Woodstock is the owner of two vacant lots located at 1630 and 1632 Bainbridge Street, Philadelphia, Pennsylvania. These lots are in an area zoned R-10 Residential District. In June of 2005, Woodstock filed two separate applications with the City of Philadelphia's Department of Licenses and Inspections (the Department) seeking to construct a three-story, single family dwelling on each respective lot.[1] However, the Department issued notices of refusal with respect to each permit application as a result of the failure of each dwelling to contain a "roofed over [front entry] porch" with "usable space underneath" and to meet certain open area requirements. (R.R. at 27a, 29a). Woodstock appealed to the Board again seeking a dimensional variance with respect to each lot. The Board conducted a hearing on August 17, 2005.[2]
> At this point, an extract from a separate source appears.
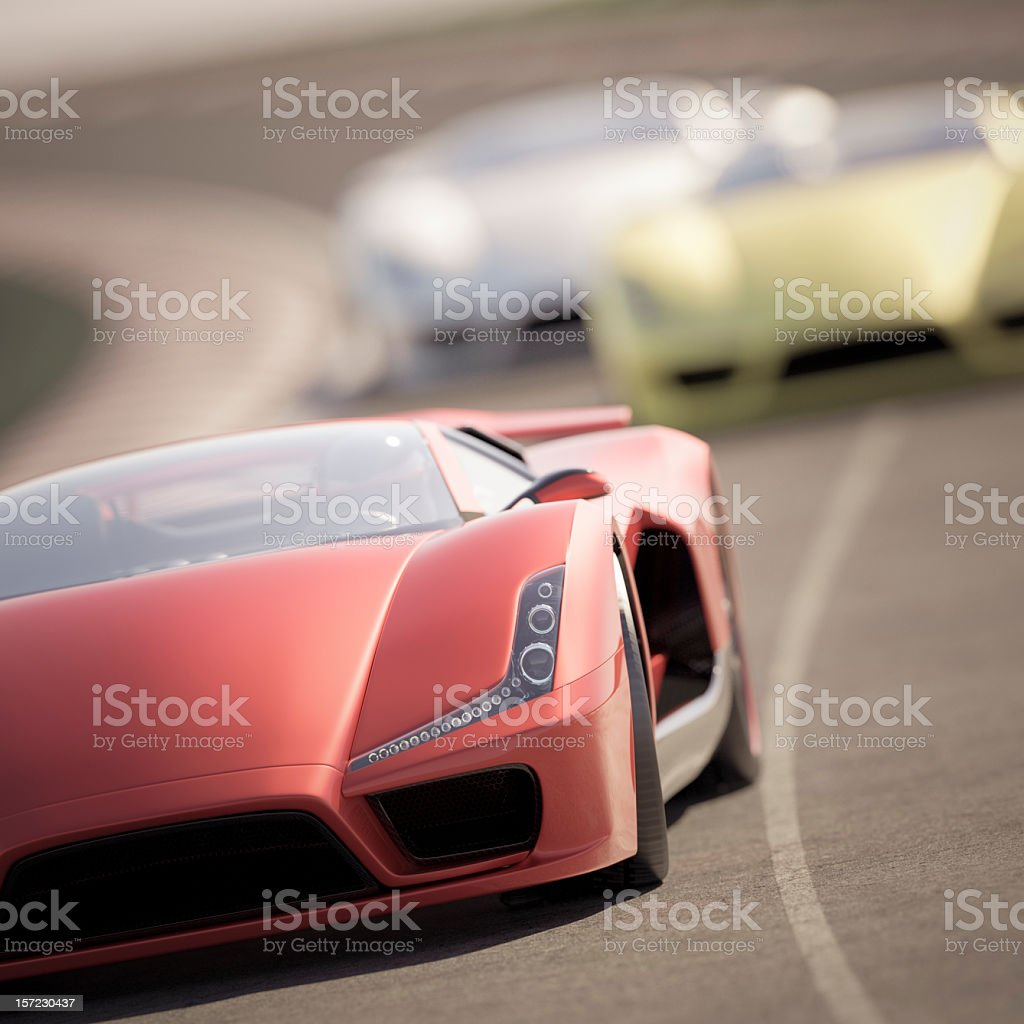 Red sports car ahead of green and white cars on a track stock photo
*27 At this hearing, the parties and the Board initially agreed that the issue concerning the front entry porch was not an issue but rather was the result of a labeling/clerical error on the design plans. Hence, the matter proceeded solely on the issue of open area. The Philadelphia Zoning Code requires a minimum open area of 30% for lots in an area zoned R-10. The plans submitted by Woodstock only provided for an open area of approximately 19%. Following the hearing, the Board granted Woodstock a variance with respect to each lot. The Board concluded that Woodstock had presented evidence sufficient to meet the criteria necessary for a variance. Spahn thereafter filed separate appeals with the trial court. The trial court consolidated the appeals for purposes of disposition.

As these appeals were pending, Woodstock filed a motion to quash the same, alleging that Spahn was not an "aggrieved person" having standing to appeal the Board's decision. More specifically, Woodstock alleged that the General Assembly's addition of Section 17.1 of the First Class City Home Rule Act (Act)[3] on November 30, 2004, eliminated the general standing granted to any taxpayer under Section 14-1807 of the Code to appeal a decision of the Board.[4] Section 17.1 of the Act provides as follows:

In addition to any aggrieved person, the governing body vested with legislative powers under any charter adopted pursuant to this act shall have standing to appeal any decision of a zoning hearing board or other board or commission created to regulate development within the city. As used in this section, the term `aggrieved person' does not include taxpayers of the city that are not detrimentally harmed by the decision of the zoning hearing board or other board or commission created to regulate development.

The trial court agreed with Woodstock, concluding that Section 14-1807(1) of the Philadelphia Zoning Code was subordinate to the General Assembly's enactment of Section 17.1 of the Act. Hence, the trial court indicated that citizens of Philadelphia are no longer afforded standing to protest Board decisions merely based upon their status as taxpayers. As Spahn failed to present evidence establishing himself as an aggrieved party, the trial court further concluded that he did not have standing to prosecute the appeals. The trial court proceeded to quash Spahn's consolidated appeal. Spahn thereafter filed separate notices of appeal with the trial court.[5]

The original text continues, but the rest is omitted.